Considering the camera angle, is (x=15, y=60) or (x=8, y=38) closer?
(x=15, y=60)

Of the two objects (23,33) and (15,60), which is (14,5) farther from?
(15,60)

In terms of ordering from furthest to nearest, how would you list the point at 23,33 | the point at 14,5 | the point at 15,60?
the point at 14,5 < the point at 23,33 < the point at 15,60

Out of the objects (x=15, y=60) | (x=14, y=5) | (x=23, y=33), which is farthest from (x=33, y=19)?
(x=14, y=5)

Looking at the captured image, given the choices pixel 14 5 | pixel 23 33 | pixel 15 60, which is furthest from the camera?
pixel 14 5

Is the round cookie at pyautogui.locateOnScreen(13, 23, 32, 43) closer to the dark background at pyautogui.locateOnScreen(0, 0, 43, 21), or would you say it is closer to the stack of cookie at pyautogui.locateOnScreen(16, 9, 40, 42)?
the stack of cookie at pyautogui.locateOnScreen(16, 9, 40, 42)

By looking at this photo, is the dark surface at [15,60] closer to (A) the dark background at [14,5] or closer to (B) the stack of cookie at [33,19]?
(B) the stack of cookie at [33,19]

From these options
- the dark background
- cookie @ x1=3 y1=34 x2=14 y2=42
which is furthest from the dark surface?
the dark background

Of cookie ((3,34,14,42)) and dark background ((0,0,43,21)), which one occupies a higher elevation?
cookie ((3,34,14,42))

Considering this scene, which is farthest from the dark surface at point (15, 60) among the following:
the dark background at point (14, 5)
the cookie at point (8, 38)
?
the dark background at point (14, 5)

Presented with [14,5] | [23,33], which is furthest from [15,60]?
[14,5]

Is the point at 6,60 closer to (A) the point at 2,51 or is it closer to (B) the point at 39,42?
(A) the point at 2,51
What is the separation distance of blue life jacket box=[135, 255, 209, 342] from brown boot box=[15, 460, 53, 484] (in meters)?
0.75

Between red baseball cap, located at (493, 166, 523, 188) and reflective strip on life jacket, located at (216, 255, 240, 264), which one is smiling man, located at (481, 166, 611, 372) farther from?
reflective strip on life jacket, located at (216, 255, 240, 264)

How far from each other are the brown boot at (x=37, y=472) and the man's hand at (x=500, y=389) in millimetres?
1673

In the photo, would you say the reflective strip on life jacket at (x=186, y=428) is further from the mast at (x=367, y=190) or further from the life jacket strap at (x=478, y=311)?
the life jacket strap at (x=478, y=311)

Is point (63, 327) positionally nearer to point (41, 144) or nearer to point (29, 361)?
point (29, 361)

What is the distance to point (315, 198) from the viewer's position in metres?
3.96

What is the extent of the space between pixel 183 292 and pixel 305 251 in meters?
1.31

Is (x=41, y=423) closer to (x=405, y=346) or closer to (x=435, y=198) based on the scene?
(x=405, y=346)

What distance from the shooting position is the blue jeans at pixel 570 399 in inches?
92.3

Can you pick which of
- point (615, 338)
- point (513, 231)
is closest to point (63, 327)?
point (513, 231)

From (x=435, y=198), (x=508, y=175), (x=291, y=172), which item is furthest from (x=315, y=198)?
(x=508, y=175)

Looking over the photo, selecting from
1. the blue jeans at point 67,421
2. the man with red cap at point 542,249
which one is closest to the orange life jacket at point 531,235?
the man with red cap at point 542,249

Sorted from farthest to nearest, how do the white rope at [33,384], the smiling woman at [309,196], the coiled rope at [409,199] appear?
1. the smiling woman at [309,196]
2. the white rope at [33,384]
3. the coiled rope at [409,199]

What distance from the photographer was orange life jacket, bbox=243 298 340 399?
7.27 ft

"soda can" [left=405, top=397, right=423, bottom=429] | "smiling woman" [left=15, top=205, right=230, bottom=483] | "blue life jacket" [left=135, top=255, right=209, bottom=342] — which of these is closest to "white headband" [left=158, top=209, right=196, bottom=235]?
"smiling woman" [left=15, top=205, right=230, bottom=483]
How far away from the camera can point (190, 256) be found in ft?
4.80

#### Goal:
Print again each line of the listing above, exactly as it appears.

#### Task solution:
Considering the camera angle, is (x=15, y=60) or (x=8, y=38) closer?
(x=15, y=60)

Of the two objects (23,33) and (15,60), which is (14,5) farther from?
(15,60)

In terms of ordering from furthest to nearest, how would you list the point at 23,33 | the point at 14,5 | the point at 15,60?
the point at 14,5 < the point at 23,33 < the point at 15,60

Out of the objects (x=15, y=60) | (x=14, y=5) | (x=23, y=33), which is farthest from (x=33, y=19)?
(x=14, y=5)

Looking at the captured image, given the choices pixel 14 5 | pixel 23 33 | pixel 15 60, which is furthest from the camera?
pixel 14 5

Is the round cookie at pyautogui.locateOnScreen(13, 23, 32, 43) closer to the dark background at pyautogui.locateOnScreen(0, 0, 43, 21), or would you say it is closer to the stack of cookie at pyautogui.locateOnScreen(16, 9, 40, 42)?
the stack of cookie at pyautogui.locateOnScreen(16, 9, 40, 42)

By looking at this photo, is the dark surface at [15,60] closer to (A) the dark background at [14,5] or closer to (B) the stack of cookie at [33,19]?
(B) the stack of cookie at [33,19]

From these options
- the dark background
- cookie @ x1=3 y1=34 x2=14 y2=42
which is furthest from the dark surface?
the dark background

Of cookie ((3,34,14,42)) and dark background ((0,0,43,21)), which one occupies a higher elevation?
cookie ((3,34,14,42))

Considering this scene, which is farthest from the dark surface at point (15, 60) among the following:
the dark background at point (14, 5)
the cookie at point (8, 38)
?
the dark background at point (14, 5)

Presented with [14,5] | [23,33], which is furthest from [15,60]?
[14,5]

Is the point at 6,60 closer to (A) the point at 2,51 or is it closer to (B) the point at 39,42?
(A) the point at 2,51
What is the separation distance of blue life jacket box=[135, 255, 209, 342] from brown boot box=[15, 460, 53, 484] (in meters)?
0.75

Between red baseball cap, located at (493, 166, 523, 188) and reflective strip on life jacket, located at (216, 255, 240, 264), which one is smiling man, located at (481, 166, 611, 372) farther from?
reflective strip on life jacket, located at (216, 255, 240, 264)

How far from each other are the brown boot at (x=37, y=472) and the man's hand at (x=500, y=389) in millimetres?
1673

In the photo, would you say the reflective strip on life jacket at (x=186, y=428) is further from the mast at (x=367, y=190) or further from the life jacket strap at (x=478, y=311)?
the life jacket strap at (x=478, y=311)

Is point (63, 327) positionally nearer to point (41, 144) or nearer to point (29, 361)?
point (29, 361)

What is the distance to point (315, 198) from the viewer's position in metres?
3.96

What is the extent of the space between pixel 183 292 and pixel 305 251 in meters?
1.31

Is (x=41, y=423) closer to (x=405, y=346) or closer to (x=435, y=198) based on the scene?
(x=405, y=346)

What distance from the shooting position is the blue jeans at pixel 570 399 in inches?
92.3

Can you pick which of
- point (615, 338)
- point (513, 231)
is closest to point (63, 327)?
point (513, 231)

From (x=435, y=198), (x=508, y=175), (x=291, y=172), which item is furthest from (x=315, y=198)?
(x=508, y=175)

Looking over the photo, selecting from
1. the blue jeans at point 67,421
2. the man with red cap at point 542,249
which one is closest to the orange life jacket at point 531,235?
the man with red cap at point 542,249

Sorted from farthest to nearest, how do the white rope at [33,384], the smiling woman at [309,196], the coiled rope at [409,199] appear?
1. the smiling woman at [309,196]
2. the white rope at [33,384]
3. the coiled rope at [409,199]

What distance from the photographer was orange life jacket, bbox=243 298 340 399?
7.27 ft

"soda can" [left=405, top=397, right=423, bottom=429] | "smiling woman" [left=15, top=205, right=230, bottom=483] | "blue life jacket" [left=135, top=255, right=209, bottom=342] — which of these is closest to "white headband" [left=158, top=209, right=196, bottom=235]?
"smiling woman" [left=15, top=205, right=230, bottom=483]
How far away from the camera can point (190, 256) be found in ft?
4.80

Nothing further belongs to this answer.